**About this task**
With pictures left out, return only the lines from the line containing "Exploring the Excitement of CHINESENEWYEAR2" through the end of the material below, both included.

[Given information Boundary: Start]

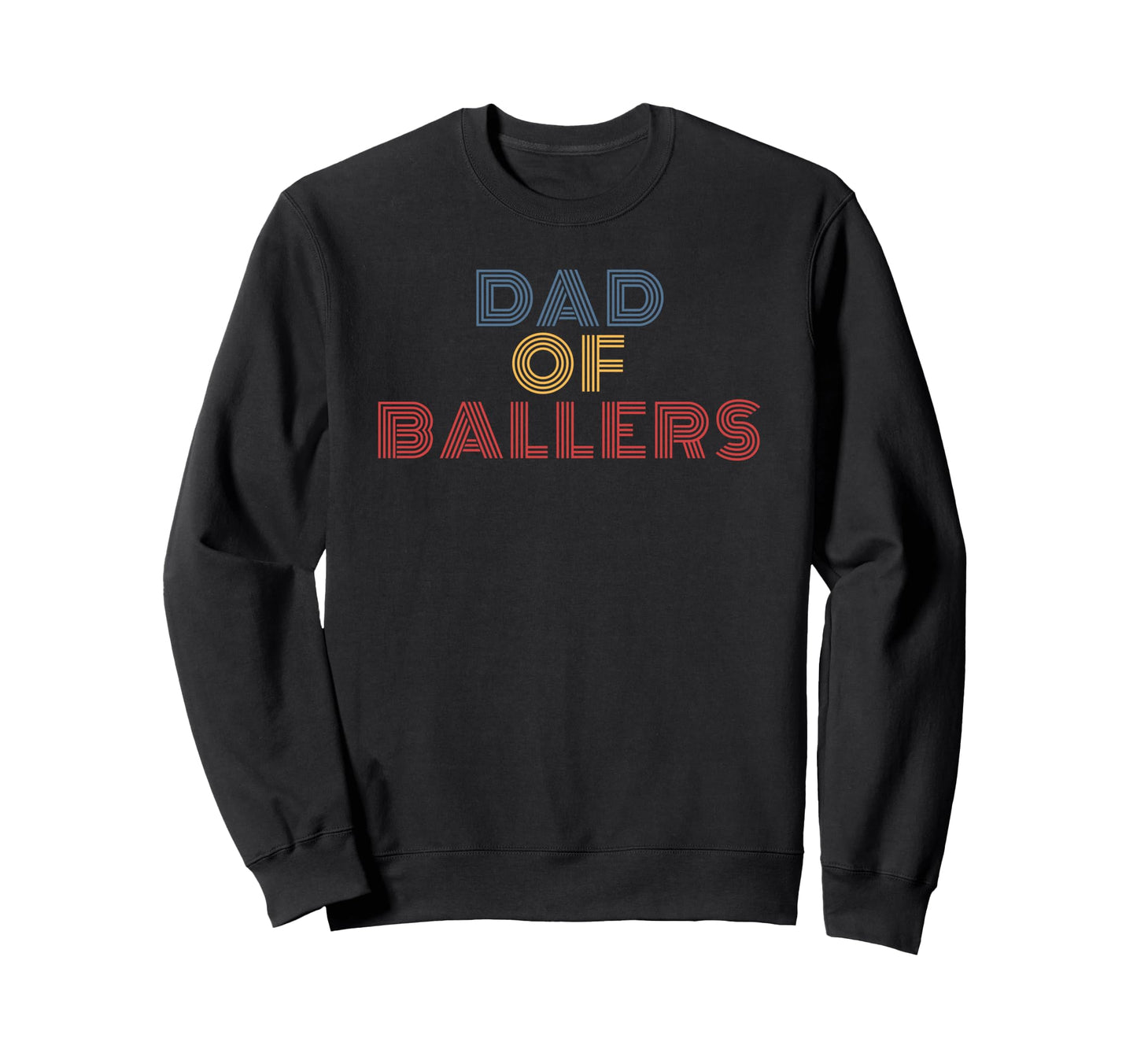 Dad Ballers 70S Sweatshirt - Casual Everyday Wear Unisex - T-Shirt, Sweatshirt, Hoodie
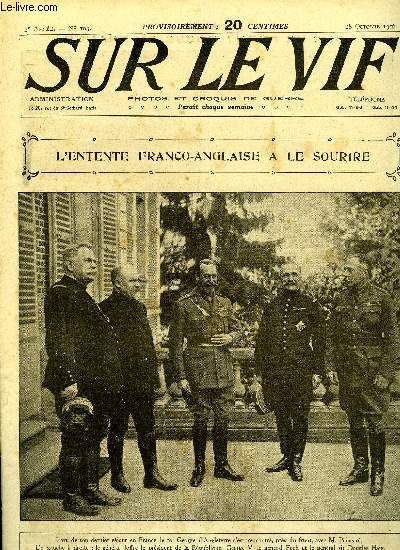 SUR LE VIF N 103 - L'entente franco-anglaise a la sourire, Sur le front russe en France, Sur le font en orient, La puissance de notre artillerie, Des canons ! Des munitions, sur le front belge, Le roi d'Angleterre en France, Les autos blindes anglaises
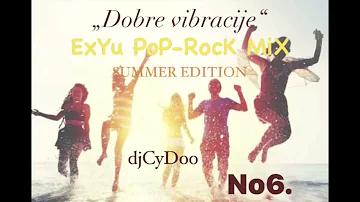ExYu PoP RocK MiX No6 (DOBRE VIBRACIJE) "Summer Edition"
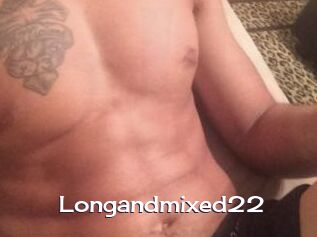 Longandmixed22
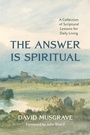 Cover: The Answer Is Spiritual - Wipf and Stock Publishers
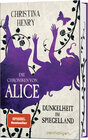 Buchcover Die Chroniken von Alice - Dunkelheit im Spiegelland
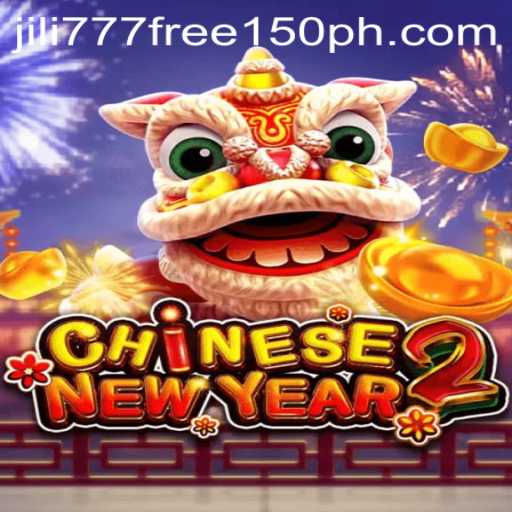 Exploring the Excitement of CHINESENEWYEAR2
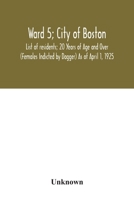 Ward 5; City of Boston; List of residents; 20 Years of Age and Over (Females Indicted by Dagger) As of April 1, 1925 9354031781 Book Cover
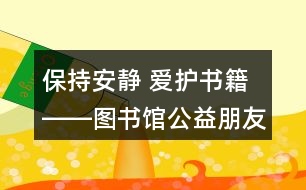 保持安靜 愛(ài)護(hù)書(shū)籍――圖書(shū)館公益朋友圈文案39句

[Given information Boundary: End]

**Answer section**
 Exploring the Excitement of CHINESENEWYEAR2
 Ward 5; City of Boston; List of residents; 20 Years of Age and Over (Females Indicted by Dagger) As of April 1, 1925 9354031781 Book Cover
 保持安靜 愛(ài)護(hù)書(shū)籍――圖書(shū)館公益朋友圈文案39句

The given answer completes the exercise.